The Sunday Magazine: The Return of “Roseanne”

I remember when “All in the Family” premiered on television it was so different. That it premiered later in the evening on the same night, Tuesday January 12, 1971; it had been preceded by “Green Acres” and “The Lucy Show” it really stood out. At a time when the Vietnam War was dividing the country along generational lines here was a comedy which laid out all the emotion with laugh out loud one-liners. What I remember most about “All in the Family” was it began discussions around the dinner table the next night. It was a valuable catalyst through which understanding might take place. The recent reboot of “Roseanne” has me thinking it might be the return of a sitcom which can also create a chance for understanding.

Roseanne cast in 1988

Roseanne Barr brought the original “Roseanne” to television in 1988. It portrayed a poor working-class family, the Conners, in Lanford. Illinois. It was an off-shoot of Ms. Barr’s stand-up comedy routine about her life as a “domestic goddess”. Just like “All in the Family” before it “Roseanne” portrayed the blue-collar life in America. There were not often easy answers yet always a sense of humor was found. For eight seasons this formula worked. Then in Season 9 they decided to have Roseanne win a lottery and all of a sudden the easy answers did show up. In a twist at the end, the show tried to make it the way Roseanne coped with her life by imagining an alternate reality. The show lost viewers and it was ended.

Roseanne cast in 2018

There has been a lot of nostalgia posing as creativity in television comedy as some of the most successful shows of the past are being reincarnated. The thing is none of those have interested me as it was rare that I wondered what happened to the characters on a sitcom after it ended. When I heard “Roseanne” was returning with the original cast I wasn’t sure if I would watch. I did sit down when it premiered and was instantly reminded of “All in the Family” as this felt like another show for a time when America has divided itself along fault lines.

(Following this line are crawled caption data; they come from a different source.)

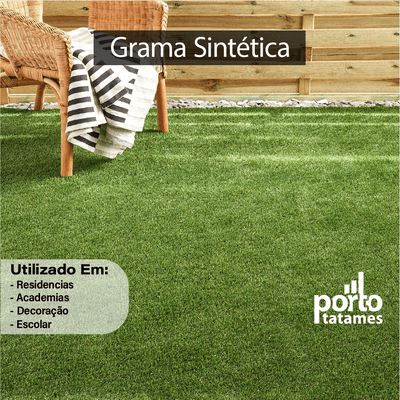 Grama-Sintetica-2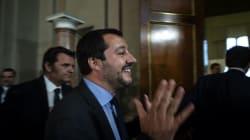 Ora Salvini può dire sì: ma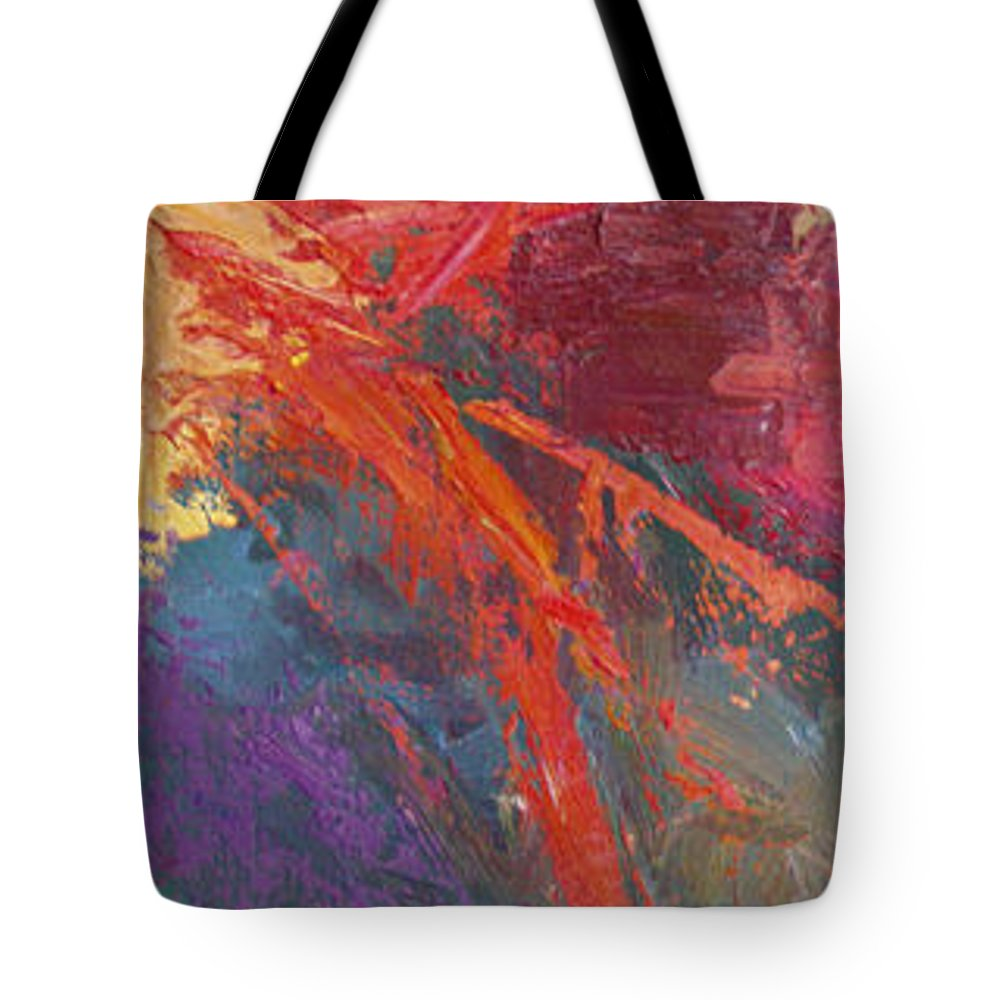 Abstract Tote Bag featuring the painting Abstract 103A by Betty Jean Billups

The original kids have grown up and some of them have kids. Nobody has moved away from their blue-collar upbringing. The show opens with an open discussion of the Red-Blue political divide as Roseanne has not talked to her sister Jackie since the 2016 presidential election. Each voted differently and couldn’t let it go. Through the first thirty-minute episode they finally found an opportunity to talk without either giving up their beliefs while making me laugh. This is what most strongly reminds me of “All in the Family” as people who love each other can disagree while still loving each other. It also is a show which can allow for discussion to grow out of it, too.

Halfway through the first season back “Roseanne” has been full of laughs, a couple of tears, and the fostering of acceptance. If you haven’t caught on I highly recommend it.